Le prix du retour à la simplicité

Ruedi Suter (texte), Fonds Bruno Manser (photos)


«Bruno Manser, l’ardent défenseur de la forêt tropical, a disparu!» La nouvelle fit le tour des médias en l’an 2000. Agé de 46 ans, le militant écologiste, chercheur et défenseur des droits de l’homme, vivait à cette époque dans la forêt tropicale de Bornéo auprès de ses amis, les indigènes Penans. Il était lui-même devenu un membre de cette communauté menacée. Son engagement, son honnêteté aussi, étaient saluées aux quatre coins du globe. Bruno Manser était considéré comme l’un des défenseurs de l’environnement les plus crédibles du 20e siècle. Un citoyen du monde qui vivait ce qu’il disait et qui portait son regard là ou d’autres préféraient détourner la tête.

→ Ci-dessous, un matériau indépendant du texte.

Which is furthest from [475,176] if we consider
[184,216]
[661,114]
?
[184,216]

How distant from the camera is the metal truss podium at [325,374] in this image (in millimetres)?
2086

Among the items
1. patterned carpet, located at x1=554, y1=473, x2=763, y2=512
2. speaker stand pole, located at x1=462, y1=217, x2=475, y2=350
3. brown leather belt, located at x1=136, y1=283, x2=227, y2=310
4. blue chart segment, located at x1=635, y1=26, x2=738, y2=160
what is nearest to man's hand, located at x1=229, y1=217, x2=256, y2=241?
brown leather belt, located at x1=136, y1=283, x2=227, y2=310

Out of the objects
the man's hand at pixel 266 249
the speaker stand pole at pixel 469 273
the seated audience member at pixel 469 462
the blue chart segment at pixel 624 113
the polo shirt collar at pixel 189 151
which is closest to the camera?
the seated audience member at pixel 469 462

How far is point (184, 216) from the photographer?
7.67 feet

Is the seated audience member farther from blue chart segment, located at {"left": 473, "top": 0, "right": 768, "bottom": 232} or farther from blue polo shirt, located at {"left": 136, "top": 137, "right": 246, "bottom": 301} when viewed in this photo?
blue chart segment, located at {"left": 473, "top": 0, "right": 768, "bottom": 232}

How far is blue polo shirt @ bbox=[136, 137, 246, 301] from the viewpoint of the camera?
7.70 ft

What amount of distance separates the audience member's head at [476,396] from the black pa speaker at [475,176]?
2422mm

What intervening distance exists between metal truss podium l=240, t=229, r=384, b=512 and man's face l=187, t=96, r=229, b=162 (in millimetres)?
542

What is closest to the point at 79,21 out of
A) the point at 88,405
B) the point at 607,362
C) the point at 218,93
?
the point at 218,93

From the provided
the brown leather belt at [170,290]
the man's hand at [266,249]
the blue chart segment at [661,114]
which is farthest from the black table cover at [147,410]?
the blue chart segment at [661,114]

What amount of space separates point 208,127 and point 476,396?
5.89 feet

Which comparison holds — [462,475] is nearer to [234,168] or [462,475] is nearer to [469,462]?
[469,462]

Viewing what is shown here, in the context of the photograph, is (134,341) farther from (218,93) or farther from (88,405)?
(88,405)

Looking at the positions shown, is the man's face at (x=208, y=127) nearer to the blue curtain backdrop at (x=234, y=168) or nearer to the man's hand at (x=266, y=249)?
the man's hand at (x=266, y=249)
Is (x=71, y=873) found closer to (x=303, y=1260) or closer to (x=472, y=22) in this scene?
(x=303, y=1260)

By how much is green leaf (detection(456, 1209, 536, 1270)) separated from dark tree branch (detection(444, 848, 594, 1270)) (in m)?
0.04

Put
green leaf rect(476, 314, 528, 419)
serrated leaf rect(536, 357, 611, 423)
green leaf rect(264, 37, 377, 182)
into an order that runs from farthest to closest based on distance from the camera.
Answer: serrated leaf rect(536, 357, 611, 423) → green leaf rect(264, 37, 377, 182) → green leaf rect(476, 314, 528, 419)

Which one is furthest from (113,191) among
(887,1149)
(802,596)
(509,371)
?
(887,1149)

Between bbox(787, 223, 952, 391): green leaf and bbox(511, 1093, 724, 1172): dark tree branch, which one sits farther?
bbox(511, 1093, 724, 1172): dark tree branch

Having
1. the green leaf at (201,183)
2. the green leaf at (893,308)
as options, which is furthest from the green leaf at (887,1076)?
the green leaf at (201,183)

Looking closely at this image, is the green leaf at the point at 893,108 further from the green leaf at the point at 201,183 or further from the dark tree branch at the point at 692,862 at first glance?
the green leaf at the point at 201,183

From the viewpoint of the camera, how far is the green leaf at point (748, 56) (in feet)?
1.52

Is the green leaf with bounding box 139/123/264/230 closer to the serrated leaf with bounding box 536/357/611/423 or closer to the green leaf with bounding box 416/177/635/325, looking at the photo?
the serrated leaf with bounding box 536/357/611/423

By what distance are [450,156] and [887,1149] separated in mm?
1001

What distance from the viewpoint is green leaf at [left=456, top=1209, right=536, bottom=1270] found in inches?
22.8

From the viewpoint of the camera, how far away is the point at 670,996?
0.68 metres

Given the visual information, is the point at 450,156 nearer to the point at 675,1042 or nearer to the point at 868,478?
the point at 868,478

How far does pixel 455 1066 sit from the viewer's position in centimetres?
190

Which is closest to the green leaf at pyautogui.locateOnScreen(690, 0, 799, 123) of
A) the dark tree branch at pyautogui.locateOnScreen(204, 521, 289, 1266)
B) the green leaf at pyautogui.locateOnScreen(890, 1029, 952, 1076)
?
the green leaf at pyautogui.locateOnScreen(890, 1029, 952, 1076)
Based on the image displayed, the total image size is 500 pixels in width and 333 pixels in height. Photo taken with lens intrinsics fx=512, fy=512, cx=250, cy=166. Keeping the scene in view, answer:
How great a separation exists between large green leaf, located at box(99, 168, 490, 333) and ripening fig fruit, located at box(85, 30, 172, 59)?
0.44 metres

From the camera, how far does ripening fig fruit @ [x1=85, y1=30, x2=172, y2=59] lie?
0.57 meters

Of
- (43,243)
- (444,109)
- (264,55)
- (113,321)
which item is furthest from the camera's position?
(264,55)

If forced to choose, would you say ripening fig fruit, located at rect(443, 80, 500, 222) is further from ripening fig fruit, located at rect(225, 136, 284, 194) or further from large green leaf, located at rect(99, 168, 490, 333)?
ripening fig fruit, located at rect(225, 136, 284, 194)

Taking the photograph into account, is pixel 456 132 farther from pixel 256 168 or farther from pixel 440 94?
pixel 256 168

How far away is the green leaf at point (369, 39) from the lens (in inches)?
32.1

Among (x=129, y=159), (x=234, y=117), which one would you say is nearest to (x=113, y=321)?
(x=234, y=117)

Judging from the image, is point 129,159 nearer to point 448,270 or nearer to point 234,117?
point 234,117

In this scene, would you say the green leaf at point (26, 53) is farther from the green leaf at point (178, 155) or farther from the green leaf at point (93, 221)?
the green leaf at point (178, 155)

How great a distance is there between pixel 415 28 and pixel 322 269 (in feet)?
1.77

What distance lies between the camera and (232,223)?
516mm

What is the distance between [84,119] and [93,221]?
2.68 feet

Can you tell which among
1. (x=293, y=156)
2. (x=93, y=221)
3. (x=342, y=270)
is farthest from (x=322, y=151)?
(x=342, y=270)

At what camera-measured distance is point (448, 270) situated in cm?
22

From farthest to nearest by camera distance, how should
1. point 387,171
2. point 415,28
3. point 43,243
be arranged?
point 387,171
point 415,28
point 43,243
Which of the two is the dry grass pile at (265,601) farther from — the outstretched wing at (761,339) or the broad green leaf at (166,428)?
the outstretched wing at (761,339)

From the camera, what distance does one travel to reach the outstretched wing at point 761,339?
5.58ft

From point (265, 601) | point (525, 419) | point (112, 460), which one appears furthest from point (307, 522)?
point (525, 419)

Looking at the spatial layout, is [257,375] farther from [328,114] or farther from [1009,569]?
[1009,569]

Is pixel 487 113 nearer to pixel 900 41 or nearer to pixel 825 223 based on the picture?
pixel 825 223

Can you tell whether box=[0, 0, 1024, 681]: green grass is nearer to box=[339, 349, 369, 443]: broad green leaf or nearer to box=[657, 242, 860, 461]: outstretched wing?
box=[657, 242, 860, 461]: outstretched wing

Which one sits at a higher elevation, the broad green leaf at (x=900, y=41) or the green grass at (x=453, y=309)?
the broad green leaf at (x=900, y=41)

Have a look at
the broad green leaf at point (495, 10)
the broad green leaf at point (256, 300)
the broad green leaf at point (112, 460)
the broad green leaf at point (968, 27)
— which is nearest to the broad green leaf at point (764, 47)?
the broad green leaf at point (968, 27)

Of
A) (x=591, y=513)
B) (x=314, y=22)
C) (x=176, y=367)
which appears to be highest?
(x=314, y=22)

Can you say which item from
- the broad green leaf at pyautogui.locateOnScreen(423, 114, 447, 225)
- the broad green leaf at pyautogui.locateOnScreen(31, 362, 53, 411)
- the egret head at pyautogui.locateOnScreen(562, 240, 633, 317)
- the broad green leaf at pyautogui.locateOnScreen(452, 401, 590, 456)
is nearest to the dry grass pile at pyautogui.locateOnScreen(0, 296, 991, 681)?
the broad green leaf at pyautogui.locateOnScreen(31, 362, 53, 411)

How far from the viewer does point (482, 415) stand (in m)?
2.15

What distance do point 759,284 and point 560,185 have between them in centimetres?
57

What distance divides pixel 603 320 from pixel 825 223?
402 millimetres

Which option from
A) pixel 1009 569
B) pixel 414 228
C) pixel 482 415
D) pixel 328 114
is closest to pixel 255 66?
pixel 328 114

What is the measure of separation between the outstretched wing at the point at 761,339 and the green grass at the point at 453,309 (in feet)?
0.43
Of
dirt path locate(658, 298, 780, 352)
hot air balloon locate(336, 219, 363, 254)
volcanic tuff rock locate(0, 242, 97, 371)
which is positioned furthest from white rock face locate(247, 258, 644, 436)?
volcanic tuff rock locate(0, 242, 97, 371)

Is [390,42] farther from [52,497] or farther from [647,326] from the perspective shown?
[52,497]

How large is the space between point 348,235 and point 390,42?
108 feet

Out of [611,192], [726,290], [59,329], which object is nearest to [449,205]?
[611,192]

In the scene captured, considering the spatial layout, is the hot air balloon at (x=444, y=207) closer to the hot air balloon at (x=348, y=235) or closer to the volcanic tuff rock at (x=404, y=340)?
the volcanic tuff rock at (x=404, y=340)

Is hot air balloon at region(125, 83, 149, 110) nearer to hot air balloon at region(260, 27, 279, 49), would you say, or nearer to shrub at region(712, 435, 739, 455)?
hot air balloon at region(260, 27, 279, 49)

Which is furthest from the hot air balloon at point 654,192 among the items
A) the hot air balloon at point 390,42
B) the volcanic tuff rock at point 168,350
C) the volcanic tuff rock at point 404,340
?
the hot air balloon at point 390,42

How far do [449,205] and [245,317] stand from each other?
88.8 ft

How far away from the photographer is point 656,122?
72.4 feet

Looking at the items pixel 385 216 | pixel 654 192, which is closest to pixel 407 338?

«L’intérêt considérable du gouvernement malaisien et des exploitants forestiers à réduire Bruno Manser au silence est établi», écrivait fin 2003 le tribunal civil de Bâle dans la procédure de disparition. Bruno Manser, qui a grandi à Bâle, aimait la vie. Mais pas au prix de l’ignorance, de la destruction et de l’exploitation. Pas au prix de la société industrielle dans laquelle il avait grandi. Car souvent cette société vit à crédit, en exploitant les populations autochtones et la nature. Il opposait son ascétisme à la société de la surabondance: sa vie était un chemin radical vers le retour à la simplicité. C’est la raison pour laquelle il s’opposait au mode de vie moderne partout où cela était possible. Avec intelligence, créativité, entêtement et humour.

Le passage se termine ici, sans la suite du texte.